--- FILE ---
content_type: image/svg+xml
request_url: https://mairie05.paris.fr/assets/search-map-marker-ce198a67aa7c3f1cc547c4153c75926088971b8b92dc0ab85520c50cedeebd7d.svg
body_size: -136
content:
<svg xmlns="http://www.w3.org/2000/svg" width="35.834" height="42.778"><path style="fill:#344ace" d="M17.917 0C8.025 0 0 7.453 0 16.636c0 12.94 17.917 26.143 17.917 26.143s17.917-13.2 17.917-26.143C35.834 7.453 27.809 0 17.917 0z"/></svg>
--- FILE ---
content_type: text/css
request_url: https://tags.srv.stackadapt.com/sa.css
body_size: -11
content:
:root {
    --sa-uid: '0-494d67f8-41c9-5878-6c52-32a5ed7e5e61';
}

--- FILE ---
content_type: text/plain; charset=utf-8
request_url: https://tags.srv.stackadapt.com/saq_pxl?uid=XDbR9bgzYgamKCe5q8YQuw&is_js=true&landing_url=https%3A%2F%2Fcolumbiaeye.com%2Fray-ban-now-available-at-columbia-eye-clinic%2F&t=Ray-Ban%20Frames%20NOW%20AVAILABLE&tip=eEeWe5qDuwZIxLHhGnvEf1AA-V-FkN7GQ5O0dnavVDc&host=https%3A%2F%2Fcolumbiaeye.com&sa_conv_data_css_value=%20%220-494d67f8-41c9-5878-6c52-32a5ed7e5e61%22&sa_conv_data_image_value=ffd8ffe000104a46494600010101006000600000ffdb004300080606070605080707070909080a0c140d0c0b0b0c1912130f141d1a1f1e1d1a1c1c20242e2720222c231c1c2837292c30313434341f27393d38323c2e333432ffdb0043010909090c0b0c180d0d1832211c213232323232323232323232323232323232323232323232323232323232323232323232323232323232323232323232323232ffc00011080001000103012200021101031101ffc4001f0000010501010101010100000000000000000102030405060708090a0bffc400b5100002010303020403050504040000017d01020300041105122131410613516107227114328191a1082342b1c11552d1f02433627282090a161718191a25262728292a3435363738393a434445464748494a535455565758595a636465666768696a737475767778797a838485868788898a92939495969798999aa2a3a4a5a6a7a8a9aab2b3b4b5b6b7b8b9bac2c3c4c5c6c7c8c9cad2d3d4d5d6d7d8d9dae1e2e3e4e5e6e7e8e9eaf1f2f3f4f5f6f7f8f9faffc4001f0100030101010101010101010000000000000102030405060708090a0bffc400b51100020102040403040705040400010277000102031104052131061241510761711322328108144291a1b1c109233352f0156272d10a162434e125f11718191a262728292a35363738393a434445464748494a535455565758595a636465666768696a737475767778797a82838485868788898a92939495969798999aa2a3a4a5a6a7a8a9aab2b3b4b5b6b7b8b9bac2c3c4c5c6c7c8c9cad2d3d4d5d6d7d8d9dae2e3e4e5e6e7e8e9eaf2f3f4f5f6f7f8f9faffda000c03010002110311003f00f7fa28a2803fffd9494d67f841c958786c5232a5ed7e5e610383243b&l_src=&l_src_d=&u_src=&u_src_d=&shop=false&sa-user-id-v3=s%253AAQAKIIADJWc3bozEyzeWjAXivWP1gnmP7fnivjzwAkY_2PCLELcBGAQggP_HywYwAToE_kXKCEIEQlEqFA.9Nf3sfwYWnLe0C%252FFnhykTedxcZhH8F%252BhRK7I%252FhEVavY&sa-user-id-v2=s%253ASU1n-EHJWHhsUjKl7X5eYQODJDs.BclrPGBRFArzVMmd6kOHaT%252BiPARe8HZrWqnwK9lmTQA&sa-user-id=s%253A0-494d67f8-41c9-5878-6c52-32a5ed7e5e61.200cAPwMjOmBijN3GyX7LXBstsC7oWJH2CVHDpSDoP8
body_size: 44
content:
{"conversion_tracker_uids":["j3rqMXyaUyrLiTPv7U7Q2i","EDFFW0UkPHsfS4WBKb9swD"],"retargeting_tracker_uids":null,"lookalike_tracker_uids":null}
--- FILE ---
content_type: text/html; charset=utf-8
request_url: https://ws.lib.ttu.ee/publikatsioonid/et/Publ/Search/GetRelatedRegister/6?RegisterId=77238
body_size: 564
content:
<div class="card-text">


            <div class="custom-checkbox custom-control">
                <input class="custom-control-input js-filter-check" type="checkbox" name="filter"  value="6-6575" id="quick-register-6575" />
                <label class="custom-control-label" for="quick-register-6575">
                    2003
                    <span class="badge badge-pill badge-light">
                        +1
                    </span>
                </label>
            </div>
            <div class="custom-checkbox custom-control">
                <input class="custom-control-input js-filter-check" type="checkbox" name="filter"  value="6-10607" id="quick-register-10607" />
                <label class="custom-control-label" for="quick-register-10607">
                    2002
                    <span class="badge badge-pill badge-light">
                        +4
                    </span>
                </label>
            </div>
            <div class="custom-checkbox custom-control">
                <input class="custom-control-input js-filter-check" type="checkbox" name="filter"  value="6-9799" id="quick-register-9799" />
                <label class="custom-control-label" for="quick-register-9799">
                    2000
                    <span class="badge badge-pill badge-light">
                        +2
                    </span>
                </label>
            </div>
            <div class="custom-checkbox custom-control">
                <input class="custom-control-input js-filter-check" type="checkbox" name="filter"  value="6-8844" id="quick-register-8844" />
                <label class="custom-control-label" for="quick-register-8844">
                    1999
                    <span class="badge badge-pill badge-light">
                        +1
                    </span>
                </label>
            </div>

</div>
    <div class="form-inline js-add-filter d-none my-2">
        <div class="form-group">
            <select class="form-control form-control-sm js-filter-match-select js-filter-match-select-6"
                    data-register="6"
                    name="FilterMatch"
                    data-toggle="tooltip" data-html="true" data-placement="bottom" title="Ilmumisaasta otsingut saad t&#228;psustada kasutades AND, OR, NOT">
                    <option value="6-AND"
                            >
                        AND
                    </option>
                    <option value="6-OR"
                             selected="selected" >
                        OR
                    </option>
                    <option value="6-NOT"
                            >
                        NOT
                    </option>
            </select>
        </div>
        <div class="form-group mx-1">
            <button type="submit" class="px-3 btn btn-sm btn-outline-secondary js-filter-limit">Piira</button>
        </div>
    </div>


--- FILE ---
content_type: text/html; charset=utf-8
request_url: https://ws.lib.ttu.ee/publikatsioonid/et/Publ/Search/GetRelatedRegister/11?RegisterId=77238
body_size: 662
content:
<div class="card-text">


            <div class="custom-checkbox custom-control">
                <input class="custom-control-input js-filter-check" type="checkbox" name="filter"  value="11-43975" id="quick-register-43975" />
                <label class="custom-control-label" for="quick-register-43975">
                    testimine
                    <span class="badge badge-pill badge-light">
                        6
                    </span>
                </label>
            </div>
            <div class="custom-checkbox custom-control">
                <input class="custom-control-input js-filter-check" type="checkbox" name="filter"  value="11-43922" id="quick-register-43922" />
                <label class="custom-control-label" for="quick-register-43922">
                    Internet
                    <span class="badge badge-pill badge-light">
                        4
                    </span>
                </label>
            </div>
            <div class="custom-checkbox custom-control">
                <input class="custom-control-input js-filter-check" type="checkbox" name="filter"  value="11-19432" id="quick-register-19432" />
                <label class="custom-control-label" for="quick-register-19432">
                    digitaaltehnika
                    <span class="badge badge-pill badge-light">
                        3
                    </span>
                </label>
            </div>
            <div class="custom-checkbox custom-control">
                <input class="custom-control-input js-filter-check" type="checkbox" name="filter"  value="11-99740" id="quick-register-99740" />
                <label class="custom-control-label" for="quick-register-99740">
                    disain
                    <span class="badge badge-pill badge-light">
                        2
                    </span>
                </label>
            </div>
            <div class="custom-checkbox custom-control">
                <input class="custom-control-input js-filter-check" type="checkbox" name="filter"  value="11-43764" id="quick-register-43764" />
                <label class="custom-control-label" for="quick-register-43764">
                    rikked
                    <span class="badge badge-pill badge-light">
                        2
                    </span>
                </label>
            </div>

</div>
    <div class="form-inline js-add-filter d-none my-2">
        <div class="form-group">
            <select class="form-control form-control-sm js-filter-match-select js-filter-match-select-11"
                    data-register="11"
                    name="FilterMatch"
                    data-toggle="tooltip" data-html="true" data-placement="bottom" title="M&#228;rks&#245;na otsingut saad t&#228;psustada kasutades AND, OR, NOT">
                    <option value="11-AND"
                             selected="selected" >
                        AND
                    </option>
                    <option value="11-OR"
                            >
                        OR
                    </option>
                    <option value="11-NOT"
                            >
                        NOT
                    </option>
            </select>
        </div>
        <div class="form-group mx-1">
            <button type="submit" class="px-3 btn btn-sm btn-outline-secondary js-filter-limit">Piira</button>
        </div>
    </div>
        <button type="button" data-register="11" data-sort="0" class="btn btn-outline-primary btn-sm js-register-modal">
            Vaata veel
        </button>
■ ■ ■ ■
If a line in the records includes the string "otsingut", copy it.

                    data-toggle="tooltip" data-html="true" data-placement="bottom" title="Ilmumisaasta otsingut saad t&#228;psustada kasutades AND, OR, NOT">
                    data-toggle="tooltip" data-html="true" data-placement="bottom" title="M&#228;rks&#245;na otsingut saad t&#228;psustada kasutades AND, OR, NOT">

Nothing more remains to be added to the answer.